“Venceu o candidato mais misterioso. De mais difícil qualificação. Mais previsível, na vitória, mais imprevisível no comportamento. Na verdade, o que merece ser sublinhado é que tem as mãos livres. Pode fazer o que entender com o Governo e com os partidos que o apoiaram. Não se comprometeu, a não ser com princípios gerais e intenções bondosas. Venceu graças à reputação, não às ideias, que não exprimiu, nem ao programa, que não tornou claro. (…) [António Costa] deve julgar que ganhou. Mas desenganar-se-á rapidamente. Vai ter enormes sarilhos. Ele acha que tem [Marcelo] nas mãos e que este é sua alma gémea. E que com ele conta para as suas políticas duras. Em breve descobrirá que se engana.”

A melhor análise às eleições presidenciais de 2016 foi escrita por António Barreto, no Público (23/01/2006), a propósito da primeira eleição de Cavaco Silva (ao original, basta actualizar os nomes dos protagonistas). E não é por acaso: a estratégia de Marcelo passou sempre por repetir 2006. Tal como Cavaco, teve apoio oficial de PSD e CDS, mas recusou partidarizar a sua campanha. Manteve os olhos no eleitorado do centro. Foi o candidato à direita contra vários candidatos à esquerda e, mesmo assim, repetidamente apreciado como o melhor aliado institucional para o primeiro-ministro do PS em funções. Não teve programa que se visse, não defendeu ideias concretas, não arriscou tomar posições sobre o futuro e foi ambíguo quanto ao presente – bastou-lhe confiar na sua popularidade. E ganhou à primeira volta.

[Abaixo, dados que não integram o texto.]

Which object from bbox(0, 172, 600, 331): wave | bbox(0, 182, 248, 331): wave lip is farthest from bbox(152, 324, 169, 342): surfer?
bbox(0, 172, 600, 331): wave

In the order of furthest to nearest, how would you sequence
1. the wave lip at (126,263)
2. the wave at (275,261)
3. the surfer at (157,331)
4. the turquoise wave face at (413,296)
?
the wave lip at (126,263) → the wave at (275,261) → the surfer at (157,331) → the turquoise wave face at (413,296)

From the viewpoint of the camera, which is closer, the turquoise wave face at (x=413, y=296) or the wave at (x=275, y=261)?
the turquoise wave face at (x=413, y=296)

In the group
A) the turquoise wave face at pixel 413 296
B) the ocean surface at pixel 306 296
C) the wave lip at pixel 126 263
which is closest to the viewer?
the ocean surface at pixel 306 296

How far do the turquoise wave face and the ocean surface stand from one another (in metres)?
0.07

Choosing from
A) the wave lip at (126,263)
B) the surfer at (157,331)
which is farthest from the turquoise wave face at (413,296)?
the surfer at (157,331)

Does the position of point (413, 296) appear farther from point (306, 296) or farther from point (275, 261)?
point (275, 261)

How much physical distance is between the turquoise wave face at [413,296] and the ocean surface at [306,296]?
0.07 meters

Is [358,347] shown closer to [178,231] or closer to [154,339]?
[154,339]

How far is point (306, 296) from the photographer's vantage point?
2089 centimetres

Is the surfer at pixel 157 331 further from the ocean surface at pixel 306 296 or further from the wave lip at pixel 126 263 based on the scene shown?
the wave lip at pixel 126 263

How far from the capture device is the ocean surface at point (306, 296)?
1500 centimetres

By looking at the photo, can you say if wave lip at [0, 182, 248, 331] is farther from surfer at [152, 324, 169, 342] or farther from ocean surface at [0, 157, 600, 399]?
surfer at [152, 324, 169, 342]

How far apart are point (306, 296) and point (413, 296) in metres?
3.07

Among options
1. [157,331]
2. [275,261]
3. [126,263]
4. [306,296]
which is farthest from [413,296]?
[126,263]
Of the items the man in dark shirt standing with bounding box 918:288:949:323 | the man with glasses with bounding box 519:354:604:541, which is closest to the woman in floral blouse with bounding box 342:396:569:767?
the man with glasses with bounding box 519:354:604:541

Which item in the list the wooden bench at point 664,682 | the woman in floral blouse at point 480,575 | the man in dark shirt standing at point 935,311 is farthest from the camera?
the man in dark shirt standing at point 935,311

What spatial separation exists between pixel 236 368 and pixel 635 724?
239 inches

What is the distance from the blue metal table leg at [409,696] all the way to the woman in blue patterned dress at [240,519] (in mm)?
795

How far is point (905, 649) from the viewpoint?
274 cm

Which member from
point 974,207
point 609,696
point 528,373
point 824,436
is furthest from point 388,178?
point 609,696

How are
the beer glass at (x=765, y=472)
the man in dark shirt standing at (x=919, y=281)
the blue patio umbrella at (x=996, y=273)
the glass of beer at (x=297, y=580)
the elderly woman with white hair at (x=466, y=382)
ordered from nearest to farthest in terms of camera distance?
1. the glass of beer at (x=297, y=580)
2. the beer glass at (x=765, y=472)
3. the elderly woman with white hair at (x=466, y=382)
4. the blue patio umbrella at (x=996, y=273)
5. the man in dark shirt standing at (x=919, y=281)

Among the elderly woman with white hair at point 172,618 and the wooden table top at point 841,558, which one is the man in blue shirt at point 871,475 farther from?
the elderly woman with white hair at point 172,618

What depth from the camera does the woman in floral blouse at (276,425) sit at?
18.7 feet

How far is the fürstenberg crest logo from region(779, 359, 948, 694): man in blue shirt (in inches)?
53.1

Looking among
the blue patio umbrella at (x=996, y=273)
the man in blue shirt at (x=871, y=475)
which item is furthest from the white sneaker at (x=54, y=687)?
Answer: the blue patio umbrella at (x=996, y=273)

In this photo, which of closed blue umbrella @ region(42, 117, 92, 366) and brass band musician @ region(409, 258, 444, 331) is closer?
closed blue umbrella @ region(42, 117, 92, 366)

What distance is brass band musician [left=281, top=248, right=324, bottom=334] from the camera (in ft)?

O caminho de Marcelo foi aquele que Cavaco desenhou. Mas a memória é curta, sobretudo em política. Só isso justifica que tantos à direita tivessem passado as últimas semanas amuados e com Marcelo atravessado na garganta. E que, por causa deles, a questão de alternativas de voto à direita fosse um tema de debate, quando pouco ou nada havia a debater. Até nesse ponto Marcelo foi um remake de Cavaco que, em 2006, foi tudo excepto consensual.

Ora, face a 2006, também no PS nada mudou. Insistiu-se no erro de uma dupla candidatura – uma mais institucional, outra mais lírica. E deixou-se uma personalidade de primeira linha do partido fazer uma triste figura (Soares que ficou em terceiro, em 2006, Maria de Belém que ficou ao nível dos pequenos, em 2016). Desta vez, o ridículo chegou ao nível do esvaziamento do PS, que ficou abaixo dos 30% – um desastre eleitoral que o excelente resultado da candidata do BE intensificou. Na verdade, agora como no passado, a liderança do PS comportou-se como se desejasse secretamente o institucionalismo do candidato à direita, sacrificando o partido com vista ao curto prazo da governação. António Costa, que não quis Maria de Belém e tolerou Sampaio da Nóvoa, pensa que ganhou com Marcelo – acha que o tem nas mãos e que este é a sua alma gémea política. No fundo, que pode contar com ele. Rapidamente se aperceberá que está enganado.

E digo que será rapidamente por uma razão simples. Apesar de serem eleições presidenciais, os equilíbrios partidários que suportam o governo de António Costa saíram abalados da noite eleitoral. Paralela ao bom desempenho do BE, a humilhação do candidato do PCP deixará marcas, reforçando o fosso que os separa no parlamento e pondo em causa a disponibilidade do PCP para apoiar o governo nas medidas difíceis. Os comunistas têm na “geringonça” um desafio à sua sobrevivência. E, se se tornarem por isso factor de instabilidade política, dificilmente Marcelo segurará António Costa.